_Exercise prompt_.
Reproduce the records below exactly as given.

··· Exercise input

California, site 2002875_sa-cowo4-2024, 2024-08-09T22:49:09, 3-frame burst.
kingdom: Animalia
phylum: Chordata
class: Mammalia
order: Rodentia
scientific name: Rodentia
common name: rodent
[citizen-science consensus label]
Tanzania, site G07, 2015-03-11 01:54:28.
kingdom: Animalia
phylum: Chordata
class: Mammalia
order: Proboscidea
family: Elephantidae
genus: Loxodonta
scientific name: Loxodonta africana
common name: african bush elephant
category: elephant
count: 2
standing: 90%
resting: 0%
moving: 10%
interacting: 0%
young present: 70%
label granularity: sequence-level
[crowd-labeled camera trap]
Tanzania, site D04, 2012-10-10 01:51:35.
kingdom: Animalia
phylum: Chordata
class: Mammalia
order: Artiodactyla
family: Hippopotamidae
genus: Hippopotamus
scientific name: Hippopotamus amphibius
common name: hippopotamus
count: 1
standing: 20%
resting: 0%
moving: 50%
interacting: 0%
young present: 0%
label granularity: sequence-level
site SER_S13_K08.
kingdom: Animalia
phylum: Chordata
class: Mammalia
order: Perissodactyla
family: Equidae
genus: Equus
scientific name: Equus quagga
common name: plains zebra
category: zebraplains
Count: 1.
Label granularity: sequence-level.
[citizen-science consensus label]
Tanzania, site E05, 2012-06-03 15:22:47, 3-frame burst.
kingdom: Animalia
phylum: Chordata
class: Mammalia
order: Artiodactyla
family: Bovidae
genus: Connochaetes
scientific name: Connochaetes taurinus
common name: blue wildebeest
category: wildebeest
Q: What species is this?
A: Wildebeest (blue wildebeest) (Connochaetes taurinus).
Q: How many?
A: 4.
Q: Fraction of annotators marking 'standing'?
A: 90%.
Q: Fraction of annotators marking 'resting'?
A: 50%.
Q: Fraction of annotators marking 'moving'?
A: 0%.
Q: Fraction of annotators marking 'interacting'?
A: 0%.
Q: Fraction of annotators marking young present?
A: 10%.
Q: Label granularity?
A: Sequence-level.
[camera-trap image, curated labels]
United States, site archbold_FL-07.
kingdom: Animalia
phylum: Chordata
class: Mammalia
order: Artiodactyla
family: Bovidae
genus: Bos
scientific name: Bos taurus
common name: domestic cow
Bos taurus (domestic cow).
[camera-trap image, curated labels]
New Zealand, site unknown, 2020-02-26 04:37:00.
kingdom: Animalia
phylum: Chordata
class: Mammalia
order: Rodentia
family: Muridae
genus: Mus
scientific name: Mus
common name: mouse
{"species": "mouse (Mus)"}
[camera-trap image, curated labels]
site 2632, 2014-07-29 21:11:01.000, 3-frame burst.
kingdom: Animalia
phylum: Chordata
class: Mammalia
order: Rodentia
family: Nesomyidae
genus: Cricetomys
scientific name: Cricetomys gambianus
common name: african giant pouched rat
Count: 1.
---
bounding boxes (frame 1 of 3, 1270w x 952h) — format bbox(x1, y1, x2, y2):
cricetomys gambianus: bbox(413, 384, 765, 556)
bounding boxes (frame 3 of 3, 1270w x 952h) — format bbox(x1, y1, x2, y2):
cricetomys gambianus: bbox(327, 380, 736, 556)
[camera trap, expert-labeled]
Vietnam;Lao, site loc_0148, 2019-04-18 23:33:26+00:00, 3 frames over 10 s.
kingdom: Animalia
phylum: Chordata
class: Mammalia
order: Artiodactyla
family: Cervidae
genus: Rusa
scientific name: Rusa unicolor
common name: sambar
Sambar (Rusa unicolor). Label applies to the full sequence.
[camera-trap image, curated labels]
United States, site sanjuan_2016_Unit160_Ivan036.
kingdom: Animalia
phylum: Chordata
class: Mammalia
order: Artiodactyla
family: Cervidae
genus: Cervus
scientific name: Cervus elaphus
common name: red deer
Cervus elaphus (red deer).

······

_Written response_.
California, site 2002875_sa-cowo4-2024, 2024-08-09T22:49:09, 3-frame burst.
kingdom: Animalia
phylum: Chordata
class: Mammalia
order: Rodentia
scientific name: Rodentia
common name: rodent
[citizen-science consensus label]
Tanzania, site G07, 2015-03-11 01:54:28.
kingdom: Animalia
phylum: Chordata
class: Mammalia
order: Proboscidea
family: Elephantidae
genus: Loxodonta
scientific name: Loxodonta africana
common name: african bush elephant
category: elephant
count: 2
standing: 90%
resting: 0%
moving: 10%
interacting: 0%
young present: 70%
label granularity: sequence-level
[crowd-labeled camera trap]
Tanzania, site D04, 2012-10-10 01:51:35.
kingdom: Animalia
phylum: Chordata
class: Mammalia
order: Artiodactyla
family: Hippopotamidae
genus: Hippopotamus
scientific name: Hippopotamus amphibius
common name: hippopotamus
count: 1
standing: 20%
resting: 0%
moving: 50%
interacting: 0%
young present: 0%
label granularity: sequence-level
site SER_S13_K08.
kingdom: Animalia
phylum: Chordata
class: Mammalia
order: Perissodactyla
family: Equidae
genus: Equus
scientific name: Equus quagga
common name: plains zebra
category: zebraplains
Count: 1.
Label granularity: sequence-level.
[citizen-science consensus label]
Tanzania, site E05, 2012-06-03 15:22:47, 3-frame burst.
kingdom: Animalia
phylum: Chordata
class: Mammalia
order: Artiodactyla
family: Bovidae
genus: Connochaetes
scientific name: Connochaetes taurinus
common name: blue wildebeest
category: wildebeest
Q: What species is this?
A: Wildebeest (blue wildebeest) (Connochaetes taurinus).
Q: How many?
A: 4.
Q: Fraction of annotators marking 'standing'?
A: 90%.
Q: Fraction of annotators marking 'resting'?
A: 50%.
Q: Fraction of annotators marking 'moving'?
A: 0%.
Q: Fraction of annotators marking 'interacting'?
A: 0%.
Q: Fraction of annotators marking young present?
A: 10%.
Q: Label granularity?
A: Sequence-level.
[camera-trap image, curated labels]
United States, site archbold_FL-07.
kingdom: Animalia
phylum: Chordata
class: Mammalia
order: Artiodactyla
family: Bovidae
genus: Bos
scientific name: Bos taurus
common name: domestic cow
Bos taurus (domestic cow).
[camera-trap image, curated labels]
New Zealand, site unknown, 2020-02-26 04:37:00.
kingdom: Animalia
phylum: Chordata
class: Mammalia
order: Rodentia
family: Muridae
genus: Mus
scientific name: Mus
common name: mouse
{"species": "mouse (Mus)"}
[camera-trap image, curated labels]
site 2632, 2014-07-29 21:11:01.000, 3-frame burst.
kingdom: Animalia
phylum: Chordata
class: Mammalia
order: Rodentia
family: Nesomyidae
genus: Cricetomys
scientific name: Cricetomys gambianus
common name: african giant pouched rat
Count: 1.
---
bounding boxes (frame 1 of 3, 1270w x 952h) — format bbox(x1, y1, x2, y2):
cricetomys gambianus: bbox(413, 384, 765, 556)
bounding boxes (frame 3 of 3, 1270w x 952h) — format bbox(x1, y1, x2, y2):
cricetomys gambianus: bbox(327, 380, 736, 556)
[camera trap, expert-labeled]
Vietnam;Lao, site loc_0148, 2019-04-18 23:33:26+00:00, 3 frames over 10 s.
kingdom: Animalia
phylum: Chordata
class: Mammalia
order: Artiodactyla
family: Cervidae
genus: Rusa
scientific name: Rusa unicolor
common name: sambar
Sambar (Rusa unicolor). Label applies to the full sequence.
[camera-trap image, curated labels]
United States, site sanjuan_2016_Unit160_Ivan036.
kingdom: Animalia
phylum: Chordata
class: Mammalia
order: Artiodactyla
family: Cervidae
genus: Cervus
scientific name: Cervus elaphus
common name: red deer
Cervus elaphus (red deer).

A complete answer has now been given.